The Tricycle’s current critically acclaimed theatrical documentary Guantanamo - 'Honor Bound to Defend Freedom' - which finishes its sell-out three-week season at the north London theatre this Saturday – will transfer to the West End later this month (See News, 3 Mar 2004). It opens on 23 June 2004 (previews from 16 June) at the New Ambassadors Theatre, where it runs for a limited 12 weeks up to 4 September.

In 2001 at Camp Delta in Guantanamo Bay, Cuba, more than 600 people, comprising 40 nationalities, were detained by the US government without charge, trial or access to lawyers. On 19 February, five Britons were released, although our UK nationals and at least two British residents remain imprisoned.

Based on personal testimony from the families of detainees, as well as statements from lawyers, government spokesman, medical experts and other commentators, Guantanamo pertains to this as well as 14 foreign nationals held in London’s Belmarsh prison, the ‘Guantanamo in our own backyard’, according to Amnesty International.

The title of the play – researched and written by Victoria Brittain, ex associate foreign editor for the Guardian, and South African born author Gillian Slovo - derives from the sign above the entrance to Camp Delta.

In the West End, Tricycle artistic director Nicolas Kent and Sacha Wares co-direct the original cast including David Annen, Jan Chappell, William Hoyland, Tariq Jordan, Aaron Neil, Alan Parnaby, Theo Fraser Steele and Badi Uzzaman, as well as Daniel Cerqueira (until 26 June) and Paul Bhattacharjee (until 14 August, after which he leaves to join the new Bollywood-style West End production of Twelfth Night - See Today’s Other News).

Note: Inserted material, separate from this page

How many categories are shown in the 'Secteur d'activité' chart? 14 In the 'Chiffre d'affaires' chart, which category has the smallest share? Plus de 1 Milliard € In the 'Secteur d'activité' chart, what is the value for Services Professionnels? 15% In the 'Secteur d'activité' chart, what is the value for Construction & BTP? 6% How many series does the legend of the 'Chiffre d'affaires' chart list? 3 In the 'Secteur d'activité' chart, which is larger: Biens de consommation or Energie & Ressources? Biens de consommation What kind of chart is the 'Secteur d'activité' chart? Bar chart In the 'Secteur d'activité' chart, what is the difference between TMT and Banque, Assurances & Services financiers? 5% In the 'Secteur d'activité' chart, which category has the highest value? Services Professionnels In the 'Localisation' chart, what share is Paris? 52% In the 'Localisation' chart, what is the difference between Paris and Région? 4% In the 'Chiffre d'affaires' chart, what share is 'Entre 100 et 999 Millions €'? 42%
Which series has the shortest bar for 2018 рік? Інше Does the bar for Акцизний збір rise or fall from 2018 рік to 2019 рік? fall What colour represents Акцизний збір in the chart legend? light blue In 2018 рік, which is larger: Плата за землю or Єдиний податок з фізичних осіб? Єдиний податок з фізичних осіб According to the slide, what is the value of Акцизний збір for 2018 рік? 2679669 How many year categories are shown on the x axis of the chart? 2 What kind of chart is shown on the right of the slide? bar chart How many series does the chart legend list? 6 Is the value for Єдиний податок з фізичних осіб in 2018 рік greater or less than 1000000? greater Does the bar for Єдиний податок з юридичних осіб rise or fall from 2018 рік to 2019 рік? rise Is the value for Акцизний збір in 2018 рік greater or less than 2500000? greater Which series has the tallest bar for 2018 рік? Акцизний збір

Guantanamo follows last year’s Justifying War, adramatisation of the Hutton Inquiry into the death of government arms advisor Dr David Kelly (See News, 12 Aug 2003), and the Tricycle's earlier stagings of the Nuremberg trials, the Scott Arms to Iraq Inquiry, the Hague hearings on the Srebrenica massacre and, most famously, the Stephen Lawrence murder trial. The last, titled The Colour of Justice, toured the country and had a short West End run, in addition to being broadcast on the BBC.

Guantanamo is designed by Miriam Buether with lighting by Johanna Town. It’s presented in the West End by Sonia Friedman Productions. In a major departure from normal West End pricing policies, all tickets for the play’s run at the New Ambassadors will be sold at £20 (as opposed to the norm of up to £40 for plays).

Currently at the New Ambassadors, Julian Webber’s revival of Neil LaBute’s The Shape of Things closes this Saturday, after less than a month’s run in the West End (See News, 1 Jun 2004).